As for my daily reality? I went into our shelter room on Friday night when we had a siren. It is set up like a den, and we hung out in there for a very un-dramatic five minutes. I have since gone on with my routine, trying to be sensitive to neighbors who may have husbands called up for reserve duty. This routine includes an early morning run to the local grocery story here in the West Bank, where my excellent customer service was almost exclusively from the Arab employees there. A security stop on the road home with lots of “racial profiling” – good news for me. A trip to the health clinic to deal with a child’s allergic reaction, teaching a class, laughing with friends, seeing the very, very sad end to my mother in law’s visit, and enjoying a fabulous afternoon in the park.

As I helped my four year old out of an olive tree whose very existence celebrates the resettling of Jews in the ancient Jewish area of Efrat (in the West Bank), I looked up at the gorgeous blue sky and the sunny, breezy balmy day, and thought with sadness for a moment that Jews in southern Israel may not be able to be outside in the park enjoying the beautiful sunshine. And my children told me how sad it was their their “friends back home” (in NJ) have only now gotten back power, (“and isn’t it sad?”) Homes were destroyed, those poor people!

I live in a place where the people who live around my country hate me.

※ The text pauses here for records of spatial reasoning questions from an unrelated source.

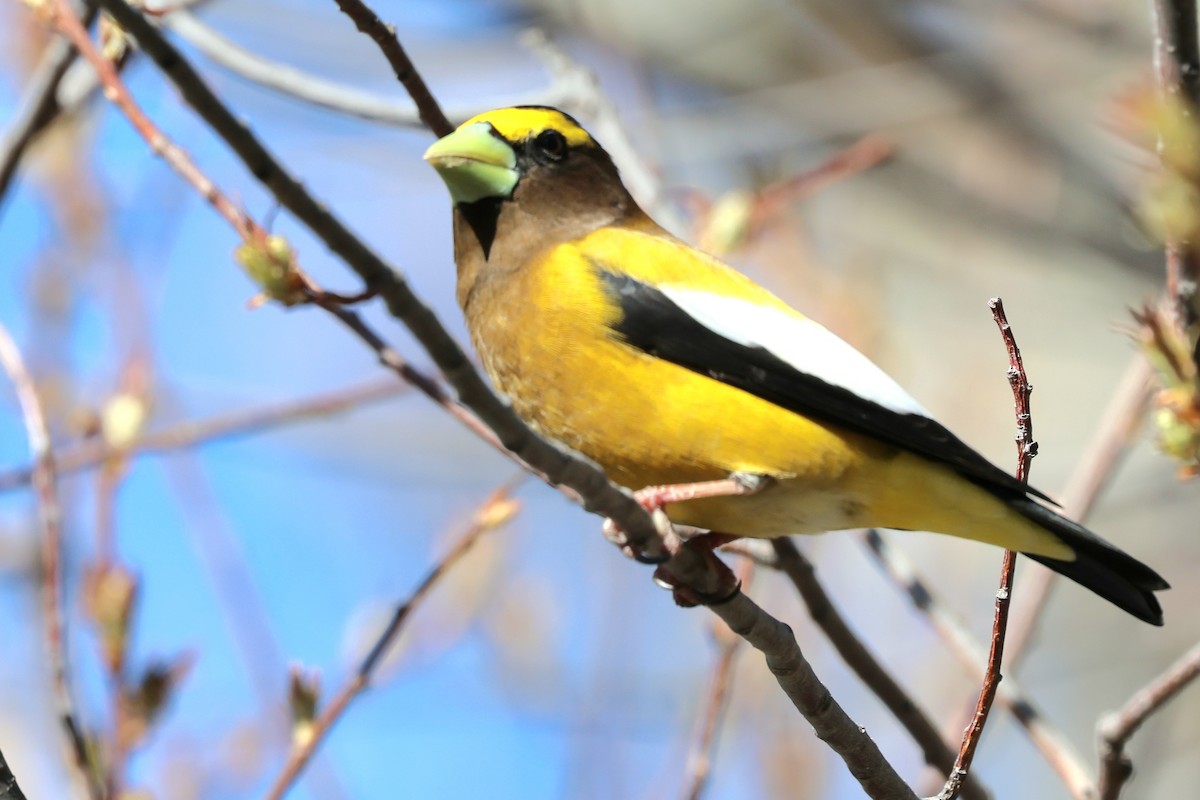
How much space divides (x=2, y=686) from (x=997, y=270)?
716cm

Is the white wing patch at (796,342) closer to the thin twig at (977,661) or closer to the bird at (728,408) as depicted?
the bird at (728,408)

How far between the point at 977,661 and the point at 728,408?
3.67ft

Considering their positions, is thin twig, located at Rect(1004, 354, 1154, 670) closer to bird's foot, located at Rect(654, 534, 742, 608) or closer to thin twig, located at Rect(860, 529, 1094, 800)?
thin twig, located at Rect(860, 529, 1094, 800)

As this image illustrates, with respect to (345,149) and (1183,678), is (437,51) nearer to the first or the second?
(345,149)

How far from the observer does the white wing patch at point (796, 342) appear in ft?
9.85

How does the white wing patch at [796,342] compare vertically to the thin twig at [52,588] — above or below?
below

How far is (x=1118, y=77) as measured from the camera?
27.7ft

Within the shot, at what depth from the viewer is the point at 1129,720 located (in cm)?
261

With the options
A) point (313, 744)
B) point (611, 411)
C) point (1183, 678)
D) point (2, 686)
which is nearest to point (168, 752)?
point (2, 686)

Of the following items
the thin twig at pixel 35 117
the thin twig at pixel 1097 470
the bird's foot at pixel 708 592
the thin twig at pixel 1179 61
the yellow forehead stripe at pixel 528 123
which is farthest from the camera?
the thin twig at pixel 1097 470

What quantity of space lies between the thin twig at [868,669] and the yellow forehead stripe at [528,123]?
1303 millimetres

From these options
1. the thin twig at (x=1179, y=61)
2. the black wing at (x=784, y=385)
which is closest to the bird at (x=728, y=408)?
the black wing at (x=784, y=385)

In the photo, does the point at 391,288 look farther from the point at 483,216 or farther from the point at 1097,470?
the point at 1097,470

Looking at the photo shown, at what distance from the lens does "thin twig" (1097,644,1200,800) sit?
2.54 m
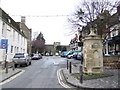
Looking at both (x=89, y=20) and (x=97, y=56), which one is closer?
(x=97, y=56)

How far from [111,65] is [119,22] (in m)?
8.79

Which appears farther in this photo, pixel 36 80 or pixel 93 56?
pixel 93 56

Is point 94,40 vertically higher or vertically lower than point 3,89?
higher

I live in a place where our final borders and status is still an open question whose answer will not come quickly or easily. I live in a place where my enemies are not concealed, and where the source of my security is in the hands of brothers and sisters and our Creator, the Parent to us all together. Where the problems are OUR problems, and therefore I can be part of the solution.

Pray for Israel, help Israel… but do NOT worry about me, and do not feel sorry for me. Help me cheer on the only country of the Jews as we finally stand up to evil and say NO MORE.